Big capitalist. Also have nuanced political views.
New constitution != Left - necessarily.
The Military can get away with a lot, the only real checks are the US (which is sympathetic/silent), and the Rome Treaty (which Chile could well begin extricating itself from under a Kast presidency if we go in that direction).
The people who don't have property, and who have been scammed out of an education by embezzling charter public school managers, don't have much experience with benefitting from property rights, hence they're in a kamikaze dance of death and have nothing to lose, and theoretically, a lot to gain. It's maybe not constructive to call them simian when we are all, in fact, descended from primates.

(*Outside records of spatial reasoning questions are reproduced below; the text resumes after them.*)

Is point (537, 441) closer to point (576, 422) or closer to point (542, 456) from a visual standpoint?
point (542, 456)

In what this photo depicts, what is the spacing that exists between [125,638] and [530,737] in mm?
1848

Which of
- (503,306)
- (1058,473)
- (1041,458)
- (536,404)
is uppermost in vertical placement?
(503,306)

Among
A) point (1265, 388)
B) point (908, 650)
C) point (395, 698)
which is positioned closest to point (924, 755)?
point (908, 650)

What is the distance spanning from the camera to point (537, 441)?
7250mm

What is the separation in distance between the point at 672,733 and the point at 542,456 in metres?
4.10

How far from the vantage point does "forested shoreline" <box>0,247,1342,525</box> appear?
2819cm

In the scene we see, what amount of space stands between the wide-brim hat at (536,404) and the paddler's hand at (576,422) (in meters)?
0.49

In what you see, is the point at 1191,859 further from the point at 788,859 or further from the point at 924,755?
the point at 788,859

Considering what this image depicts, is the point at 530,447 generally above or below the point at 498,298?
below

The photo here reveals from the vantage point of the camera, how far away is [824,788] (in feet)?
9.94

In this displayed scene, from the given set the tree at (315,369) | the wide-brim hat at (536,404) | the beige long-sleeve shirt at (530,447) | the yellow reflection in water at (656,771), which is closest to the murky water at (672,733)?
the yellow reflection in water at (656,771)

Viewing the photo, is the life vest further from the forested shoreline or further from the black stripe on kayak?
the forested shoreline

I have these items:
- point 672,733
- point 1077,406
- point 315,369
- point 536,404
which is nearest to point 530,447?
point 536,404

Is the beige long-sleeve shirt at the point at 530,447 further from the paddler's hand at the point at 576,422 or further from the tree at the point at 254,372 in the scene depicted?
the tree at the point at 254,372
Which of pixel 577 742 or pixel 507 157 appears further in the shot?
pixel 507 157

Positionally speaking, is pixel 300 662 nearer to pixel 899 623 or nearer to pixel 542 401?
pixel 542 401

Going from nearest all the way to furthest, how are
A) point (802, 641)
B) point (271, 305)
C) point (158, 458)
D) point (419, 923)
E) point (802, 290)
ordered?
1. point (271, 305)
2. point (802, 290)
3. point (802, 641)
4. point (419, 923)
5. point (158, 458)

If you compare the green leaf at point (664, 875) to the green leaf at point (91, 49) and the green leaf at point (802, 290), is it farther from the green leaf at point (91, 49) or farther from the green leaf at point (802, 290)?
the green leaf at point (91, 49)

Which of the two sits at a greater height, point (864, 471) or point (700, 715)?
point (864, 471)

Chile's education bamboozle leads to the favored sons of Las Condes being able to get preferential access to credit and we have the real estate bubble like where I live on the coast, there's a fantasy of creating a tech economy to fill out jobs here, but it's easier said than done. Huge supply overhang, people don't know how to invest globally. Most people don't know that you can buy Bitcoin, sell swaps against it, and get a 20-35% annualized yield with little credit risk (some BTC deposited to the exchange to margin the position), or 10-20% with futures roll-yield. People just invest in real estate and get caught up in managing renters or left holding a bag, while RE developers can realize a very high return on equity leveraging the vertical development off of a patch of sand. Pretty weird!
We don't have to throw out the economic development baby with the fashy bathwater, but this bathwater is gross y'all and we need to change it, but of course, protect the bebe. Economic development in Chile (or the US for that matter) has not truly been in accordance with the Free Market principles of Hayek. Guzman wrote the current constitution based on three influences, Hayek, Novak's "The Spirit of Democratic Capitalism" which is where a lot of the feel good, minivan, family-friendly vibes in the culture get reinforcement from, and then there was this fella named Carl Schmidt. Schmidt was a Nazi who thwarted the German prime minister's attempt to invalidate Hitler's Enabling Act by resigning, therefore triggering a technical change in government and ending the perpetual emergency instituted by the Act, which of course was passed by on a false flag arson attempt that was blamed on communists. Schmidt said, well the executive is always right, so no, basically, and then we got the Holocaust, millions dead in World War 2, because of that man's clever lawyer talk. And this is where the executive over-ride in Chile's government, the president's ability to flip a switch and have boots in the streets executing bystanders, torture centers and all the rest come from.
Now, a lot of us are from the US, a lot of us are from Canada and the UK, these countries have 90% similar constitutional rights, USA moreso on guns and speech, but there's a sense of what's what that we all benefit from in our educations, business careers and epic leveraging of the Chilean environment to advance those careers. I think we can *all* agree on the following:
1) Nazis are bad
2) A market economy built on government reinforced monopolies that are backed up by lethal violence is not really a free market economy
3) Gulags and communist violence is bad, we can't just burn it all down to get our way
4) AFP compared to Vanguard is a huge scam - not just for the management fees cannibalizing the dividend yields and killing long-term compounding, but also, the annuity-style payouts that index the average lifespan as 95 or something crazy like that, and thus people can't even take IRA-style withdrawals as they please/need. It's a scam wrapped in a scam. Any investment professional knows that the AFP system is not in league with the fiduciary standards that are required in the developed world.
Taking this all into account, there is a real opportunity for Chile to find a better constitution closer to the rights guaranteed by the US constitution, and in the process, become a more free market country, with more equal opportunity, a more dynamic pension system, and a better real estate market supported by decentralization of incomes instead of privilege-fueled real estate bubbles in vacation spots.
That's the Chile I want to raise a family in, and invest in, for decades to come.
It's almost like the US and the UK and Canada got to be such successful market economies because they adapted enough mixed economics to facilitate upward income mobility which reinforced the total retail investment market from being 1% of the population to being 20-30%.